Отрывок из текста =
-------

И мчится тройка к приветному огоньку постоялого двора, а, заслышав бубенцы, хозяйка уже стоит на крыльце со свечой в руке и приветствует:
— Пожалуйте, соколы, милости просим!..

По этой же Владимирке тянулись один за другим большие обозы с товаром, тянулись почти непрерывной цепью. У этих были свои «стоянки». Эти двигались степенно, не спеша, хотя даром времени не теряли и поспевали к сроку доставить на ярмарку товар. Немало разъезжало по этой дороге и любителей легкой наживы, но им здорово влетало, и они утекали в свое гнездо не солоно хлебавши.

Веселая была дорожка Владимирка, на многое насмотрелась.
После Новой деревни сейчас же, почти примыкая к ней, находится Всесвятский девичий монастырь новоблагословенного согласия, то есть старообрядческий, но приемлющий священство от господствующей церкви. Монастырь этот выглядел тогда как-то сиротливо. Большое его пространство не было даже обнесено забором, а только окопано невысоким валиком, и все его кладбище в рощице было на виду. Только в сторону шоссе была невысокая каменная ограда.

Напротив его, на Рязанском тракте, находится знаменитое Рогожское кладбище, но о нем скажу, когда буду говорить о Покровской заставе и Рязанском тракте.
За Новоблагословенным кладбищем находилась сосновая роща в восемьдесят десятин, насаженная крестьянами вельмож двора императрицы Анны Иоанновны, по ее желанию иметь здесь рощу, целыми деревьями в одну ночь. Роща эта называется Анненгофскою.

В то время, о котором я говорю, она была заброшена, и в нее сваливалась всякая дрянь. Около нее, ближе к шоссе, находилась военная лаборатория,— попросту, «Полевой двор», или «лаборатория». Сзади лаборатории протекает речка Синичка; около нее, в небольшой рощице, дачка графа Шамборан, или, как выговаривали мужики, «дача Шантрана».

За речкой Синичкой — поле, а далее превосходный лес — «Измайловский зверинец», который, начинаясь здесь, уходит к Сокольникам, а вдоль тракта, но в сторону от него, он тянется с перерывами вплоть до «Лосиного завода», верст около тридцати пяти.
Напротив лаборатории, по другую сторону шоссе, находилась «звериная травля» и «живодерня», принадлежавшая моему отцу. «Травля» сюда переведена в тридцатых годах из-за Тверской заставы, где теперь скаковой ипподром. Содержали «травлю» Бардий, известный торговец «графскими» лошадьми; потом Щелканов, отец вышеупомянутых Щелкановых; затем тесть моего отца, Шкарин, а потом она перешла к моему отцу, при котором и была закрыта по распоряжению московского губернатора, кажется, в 1866 или в 1868 году. Я кое-что расскажу из жизни этой «травли» и «живодерни».

-------

Исходные данные =
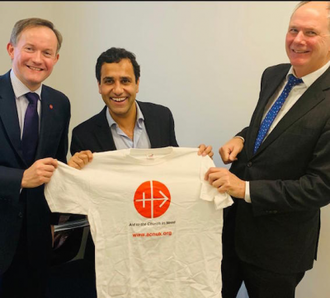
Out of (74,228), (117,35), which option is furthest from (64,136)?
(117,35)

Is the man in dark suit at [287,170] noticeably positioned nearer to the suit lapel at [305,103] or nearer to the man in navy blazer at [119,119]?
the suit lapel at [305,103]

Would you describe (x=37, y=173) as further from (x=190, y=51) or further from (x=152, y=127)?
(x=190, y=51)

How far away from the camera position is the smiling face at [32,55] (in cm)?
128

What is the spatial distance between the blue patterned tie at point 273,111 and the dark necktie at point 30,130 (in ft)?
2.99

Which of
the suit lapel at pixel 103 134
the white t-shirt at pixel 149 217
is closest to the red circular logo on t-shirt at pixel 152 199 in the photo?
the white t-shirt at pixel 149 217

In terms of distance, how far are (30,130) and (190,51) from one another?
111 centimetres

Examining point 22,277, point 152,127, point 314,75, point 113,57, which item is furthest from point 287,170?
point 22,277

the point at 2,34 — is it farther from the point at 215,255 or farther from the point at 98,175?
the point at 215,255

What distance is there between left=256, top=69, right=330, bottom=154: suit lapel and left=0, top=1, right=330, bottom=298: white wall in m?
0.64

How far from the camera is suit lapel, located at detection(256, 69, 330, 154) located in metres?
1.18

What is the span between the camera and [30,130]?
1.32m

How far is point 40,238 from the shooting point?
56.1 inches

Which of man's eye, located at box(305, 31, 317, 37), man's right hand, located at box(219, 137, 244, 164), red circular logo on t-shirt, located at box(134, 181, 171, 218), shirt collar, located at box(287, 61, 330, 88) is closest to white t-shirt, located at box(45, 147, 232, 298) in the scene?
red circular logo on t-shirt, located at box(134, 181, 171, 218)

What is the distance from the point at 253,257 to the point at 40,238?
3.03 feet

-------

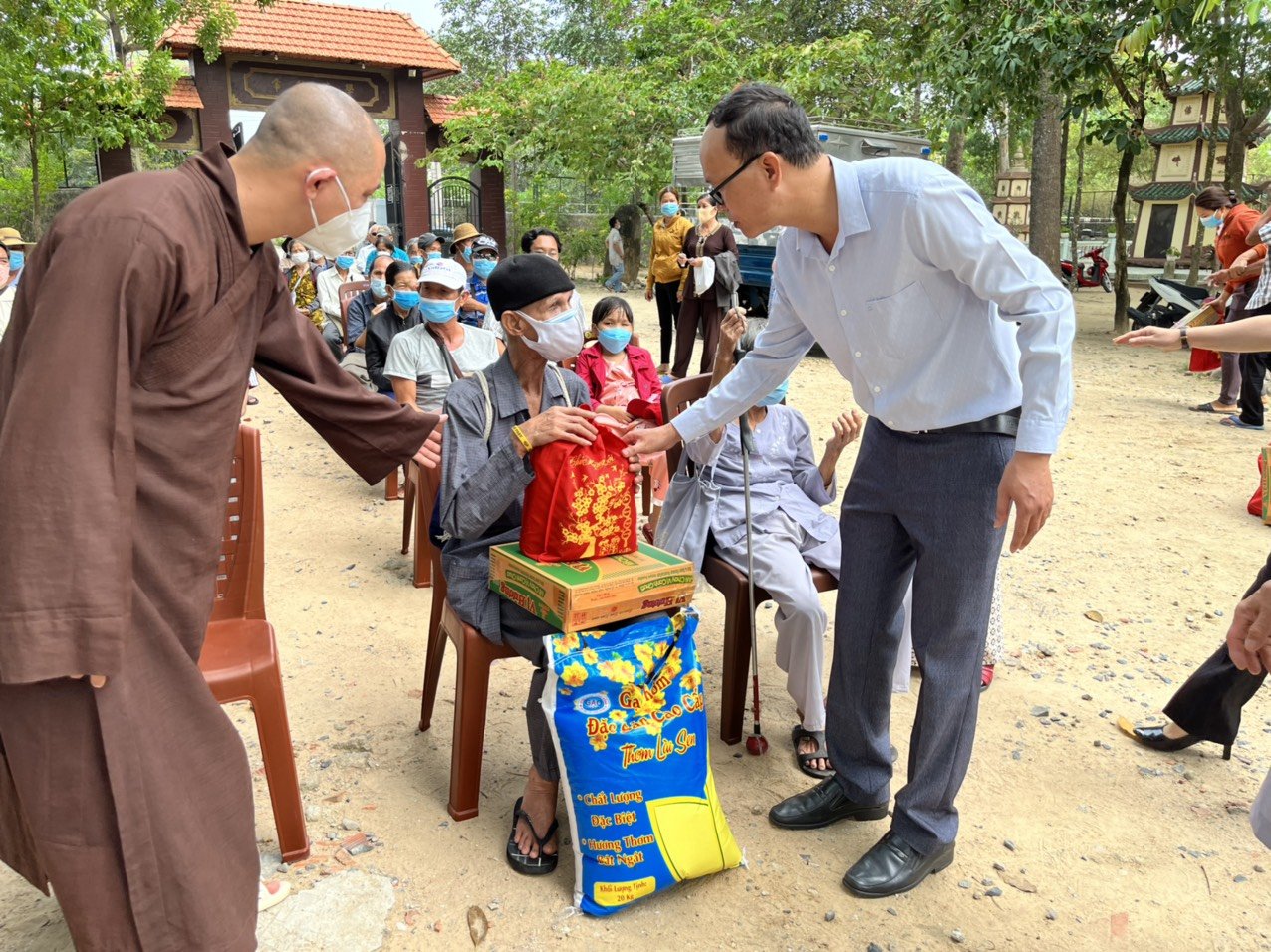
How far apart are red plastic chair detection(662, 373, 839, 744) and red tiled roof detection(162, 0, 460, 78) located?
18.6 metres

-------

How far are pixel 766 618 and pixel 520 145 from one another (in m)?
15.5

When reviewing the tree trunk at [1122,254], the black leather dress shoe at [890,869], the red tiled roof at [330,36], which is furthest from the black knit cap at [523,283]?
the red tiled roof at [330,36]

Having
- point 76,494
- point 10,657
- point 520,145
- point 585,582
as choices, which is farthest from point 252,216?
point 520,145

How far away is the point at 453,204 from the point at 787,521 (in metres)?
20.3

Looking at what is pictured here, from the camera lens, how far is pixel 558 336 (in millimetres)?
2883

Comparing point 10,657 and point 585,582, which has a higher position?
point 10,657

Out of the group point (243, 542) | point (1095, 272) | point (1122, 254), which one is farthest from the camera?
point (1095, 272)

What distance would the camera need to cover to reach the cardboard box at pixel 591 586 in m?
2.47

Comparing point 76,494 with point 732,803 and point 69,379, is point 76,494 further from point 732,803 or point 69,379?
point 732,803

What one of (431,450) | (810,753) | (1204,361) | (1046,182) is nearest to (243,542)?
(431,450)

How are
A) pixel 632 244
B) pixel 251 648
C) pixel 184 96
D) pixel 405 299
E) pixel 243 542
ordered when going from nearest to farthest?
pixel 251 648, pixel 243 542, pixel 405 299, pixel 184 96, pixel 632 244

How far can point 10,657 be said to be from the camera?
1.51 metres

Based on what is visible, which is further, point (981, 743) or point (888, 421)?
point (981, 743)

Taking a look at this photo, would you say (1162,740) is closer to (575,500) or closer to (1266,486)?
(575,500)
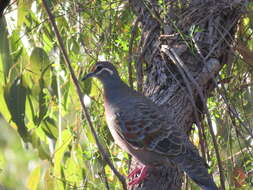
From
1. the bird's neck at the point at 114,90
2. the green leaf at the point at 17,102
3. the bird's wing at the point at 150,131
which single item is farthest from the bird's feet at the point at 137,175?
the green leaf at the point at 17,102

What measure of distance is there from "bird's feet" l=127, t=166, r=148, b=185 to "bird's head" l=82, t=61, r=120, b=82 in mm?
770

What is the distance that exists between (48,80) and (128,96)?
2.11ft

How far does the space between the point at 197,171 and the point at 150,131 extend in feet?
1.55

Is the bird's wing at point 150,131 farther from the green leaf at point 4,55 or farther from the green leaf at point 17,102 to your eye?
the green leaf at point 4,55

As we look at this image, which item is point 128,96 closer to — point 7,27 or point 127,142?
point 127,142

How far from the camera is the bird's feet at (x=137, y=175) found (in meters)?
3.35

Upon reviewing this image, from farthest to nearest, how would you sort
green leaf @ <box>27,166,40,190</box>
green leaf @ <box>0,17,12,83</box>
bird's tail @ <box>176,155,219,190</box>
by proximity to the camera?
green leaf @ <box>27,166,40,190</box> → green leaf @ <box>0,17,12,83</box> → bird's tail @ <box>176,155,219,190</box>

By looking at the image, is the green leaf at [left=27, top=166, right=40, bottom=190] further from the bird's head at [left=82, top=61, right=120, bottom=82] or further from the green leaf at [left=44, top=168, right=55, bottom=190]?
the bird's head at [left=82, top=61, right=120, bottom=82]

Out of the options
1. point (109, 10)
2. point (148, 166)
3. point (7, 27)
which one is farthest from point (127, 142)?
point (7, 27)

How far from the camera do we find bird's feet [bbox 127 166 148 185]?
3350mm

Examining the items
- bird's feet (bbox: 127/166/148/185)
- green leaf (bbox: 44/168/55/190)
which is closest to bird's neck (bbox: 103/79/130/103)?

-------

Задания =
• A. Определите, соответствуют ли отрывку о Владимирке следующие утверждения. На каждое ответьте «да» или «нет» и дословно приведите решающие слова отрывка: (i) Всесвятский монастырь со всех сторон был обнесен каменной оградой; (ii) Анненгофская роща занимала восемьдесят десятин; (iii) «травлю» перевели сюда в тридцатых годах из-за Тверской заставы.
• B. Выпишите все строки, в которых встречается слово «farther»; регистр букв учитывается.
Строки никак не связаны с отрывком о Владимирке.

Ответы =
• A.
(i) Нет: «Большое его пространство не было даже обнесено забором, а только окопано невысоким валиком».
(ii) Да: «сосновая роща в восемьдесят десятин».
(iii) Да: «сюда переведена в тридцатых годах из-за Тверской заставы».

• B.
the point at 2,34 — is it farther from the point at 215,255 or farther from the point at 98,175?
Is the bird's wing at point 150,131 farther from the green leaf at point 4,55 or farther from the green leaf at point 17,102 to your eye?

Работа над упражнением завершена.